▶ _Excerpt provided_
## start

Machine Learning and Deep Learning in Wafer Defect Detection: Current State and Future Directions
Balachandar Jeganathan
*
ASML, San Jose, CA, USA.
*Author to whom correspondence should be addressed.
Abstract
The semiconductor manufacturing industry demands increasingly sophisticated quality control mechanisms as device miniaturization approaches atomic scales. Wafer defect detection, a critical component of semiconductor fabrication, has undergone significant transformation with the advent of machine learning (ML) and deep learning (DL) technologies. This comprehensive review examines the current state of ML/DL applications in wafer defect detection, analyzing the evolution from traditional rule-based systems to advanced neural architectures including convolutional neural networks (CNNs), vision transformers, and multimodal fusion approaches. Unlike previous reviews, this work provides the first unified comparison of CNN-, Transformer-, and hybrid multimodal architectures on major wafer-map benchmarks, while also synthesizing production-oriented considerations such as real-time deployment constraints and integration challenges. Performance across major datasets is systematically evaluated, critical challenges in sub-5nm detection scenarios are identified, and future research directions are outlined. While current DL methods achieve accuracies exceeding 98% (Xu et al., 2023), significant challenges remain in real-time processing, mixed-type defect classification, and integration with existing manufacturing systems. Comprehensive data sources, implementation frameworks, and key research opportunities are provided, including explainable AI, few-shot learning, and edge computing solutions for next-generation semiconductor manufacturing.

## end

▶ _Source material_
## start

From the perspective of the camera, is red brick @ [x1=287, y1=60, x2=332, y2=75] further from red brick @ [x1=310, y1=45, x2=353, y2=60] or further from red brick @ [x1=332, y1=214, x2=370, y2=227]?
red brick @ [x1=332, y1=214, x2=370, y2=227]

## end

▶ _Work instructions_
According to the abstract on wafer defect detection above, why does semiconductor manufacturing call for ever more sophisticated quality control? Answer in one to three sentences.

▶ _Solution to this exercise_
Device miniaturization is approaching atomic scales, so the industry demands increasingly sophisticated quality control mechanisms.